Möbius, Euler and Dirichlet series

 trapjaw_ant_amazonAn ant in our community has taken a trip on a hyperbolic tree, which on the large scale looks like a pair of pants. In his struggle to understand the combinatorics of very long geodesics at its surface, he is encountering monstruous looking formulas involving arithmetical beasts. Let’s help him identify those creatures.

Our journey starts with Eulers totient function $\phi(n)$ which counts the number of positive intergers $m$ smaller and coprime with $n$.

This function satisfies pleasing formulas like $\sum_{d|n}{\phi(d)}=n$ where the sum is on all positive divisors of $n$. This can be seen by writting down all the fractions between $\frac{1}{n}$ and $\frac{n}{n}$ with denominator $n$, and then reducing them. Partitionning them by the values $d$ of their denominators, we shall get $\phi(d)$ fractions with lower denominator $d$. Can you make this rigorous ?

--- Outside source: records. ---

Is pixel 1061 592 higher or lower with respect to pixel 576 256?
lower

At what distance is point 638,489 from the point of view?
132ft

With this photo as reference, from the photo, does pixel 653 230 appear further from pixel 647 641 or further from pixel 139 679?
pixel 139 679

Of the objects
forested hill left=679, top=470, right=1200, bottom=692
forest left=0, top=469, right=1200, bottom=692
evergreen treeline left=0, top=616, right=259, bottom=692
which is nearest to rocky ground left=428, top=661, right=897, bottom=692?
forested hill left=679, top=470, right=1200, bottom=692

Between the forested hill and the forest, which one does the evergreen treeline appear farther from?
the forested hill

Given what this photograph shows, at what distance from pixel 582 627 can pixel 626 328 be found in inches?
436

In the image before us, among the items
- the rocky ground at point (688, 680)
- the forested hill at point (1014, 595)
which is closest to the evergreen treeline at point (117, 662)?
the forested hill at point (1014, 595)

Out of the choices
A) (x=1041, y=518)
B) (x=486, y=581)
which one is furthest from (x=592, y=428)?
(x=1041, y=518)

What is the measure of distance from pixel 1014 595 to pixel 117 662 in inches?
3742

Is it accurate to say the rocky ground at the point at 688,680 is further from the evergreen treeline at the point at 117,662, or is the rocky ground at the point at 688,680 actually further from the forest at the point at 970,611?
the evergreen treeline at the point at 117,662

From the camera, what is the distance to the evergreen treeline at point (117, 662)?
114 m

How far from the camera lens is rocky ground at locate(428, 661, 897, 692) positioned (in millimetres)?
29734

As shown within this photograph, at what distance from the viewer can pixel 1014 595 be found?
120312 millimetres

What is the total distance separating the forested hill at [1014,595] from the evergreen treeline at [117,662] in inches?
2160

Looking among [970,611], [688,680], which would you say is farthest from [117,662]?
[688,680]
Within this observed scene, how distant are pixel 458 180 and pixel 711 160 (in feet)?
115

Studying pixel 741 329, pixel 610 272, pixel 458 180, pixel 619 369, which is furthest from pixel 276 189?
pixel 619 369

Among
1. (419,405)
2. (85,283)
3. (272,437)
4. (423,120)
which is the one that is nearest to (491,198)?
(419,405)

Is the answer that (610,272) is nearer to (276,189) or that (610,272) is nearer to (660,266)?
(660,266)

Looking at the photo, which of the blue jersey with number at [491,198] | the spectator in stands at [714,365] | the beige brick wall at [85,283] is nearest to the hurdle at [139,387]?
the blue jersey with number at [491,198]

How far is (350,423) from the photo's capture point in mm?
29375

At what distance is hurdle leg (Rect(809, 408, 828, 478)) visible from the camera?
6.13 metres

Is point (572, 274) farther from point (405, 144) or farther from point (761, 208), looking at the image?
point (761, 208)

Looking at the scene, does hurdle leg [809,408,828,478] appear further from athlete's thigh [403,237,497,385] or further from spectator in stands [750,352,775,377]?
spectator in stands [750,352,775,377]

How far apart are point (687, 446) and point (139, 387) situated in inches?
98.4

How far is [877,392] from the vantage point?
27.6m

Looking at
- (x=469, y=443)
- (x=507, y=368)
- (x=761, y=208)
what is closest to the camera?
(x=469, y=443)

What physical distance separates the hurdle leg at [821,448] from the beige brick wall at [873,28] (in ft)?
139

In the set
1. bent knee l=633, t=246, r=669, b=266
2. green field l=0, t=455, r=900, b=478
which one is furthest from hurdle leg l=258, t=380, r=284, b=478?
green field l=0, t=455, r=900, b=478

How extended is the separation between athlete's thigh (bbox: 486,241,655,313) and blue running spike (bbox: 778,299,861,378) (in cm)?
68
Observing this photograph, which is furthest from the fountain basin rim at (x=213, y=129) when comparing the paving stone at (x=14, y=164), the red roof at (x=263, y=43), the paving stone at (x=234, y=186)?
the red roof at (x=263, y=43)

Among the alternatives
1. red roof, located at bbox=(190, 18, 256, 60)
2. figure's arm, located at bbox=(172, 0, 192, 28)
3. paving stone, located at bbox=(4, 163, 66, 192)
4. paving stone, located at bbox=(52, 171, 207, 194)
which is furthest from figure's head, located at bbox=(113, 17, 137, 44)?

Another nice formula is $\phi(n)=n\prod_{p|n}{(1-p^{-1})}$ where the product is on prime factors of $n$. This can be understood working on the finite probability space $[1,n]$ with uniform distribution, and noticing that being coprime with $n$ is equivalent to being divisible by none of its prime divisors. So the probability of picking a coprime element with $n$ can be computed in two ways. It is by definition $\frac{\phi(n)}{n}$. And it is also the product over $n$’s prime divisors of the probabilities of not being divisible by $p$. But the probability of being divisible by $p$ is the number of multiples of $p$ in $[1,n]$ divided by $n$. Putting all this together yields the formula. One must just be carefull that we have supposed independance of the events “being divisible by $p$” for each prime divisor of $p$. Why is this true ?

This so called Euler totient function is quite a fascinating insect. The tree we are on is full of them, we might encounter some more later on…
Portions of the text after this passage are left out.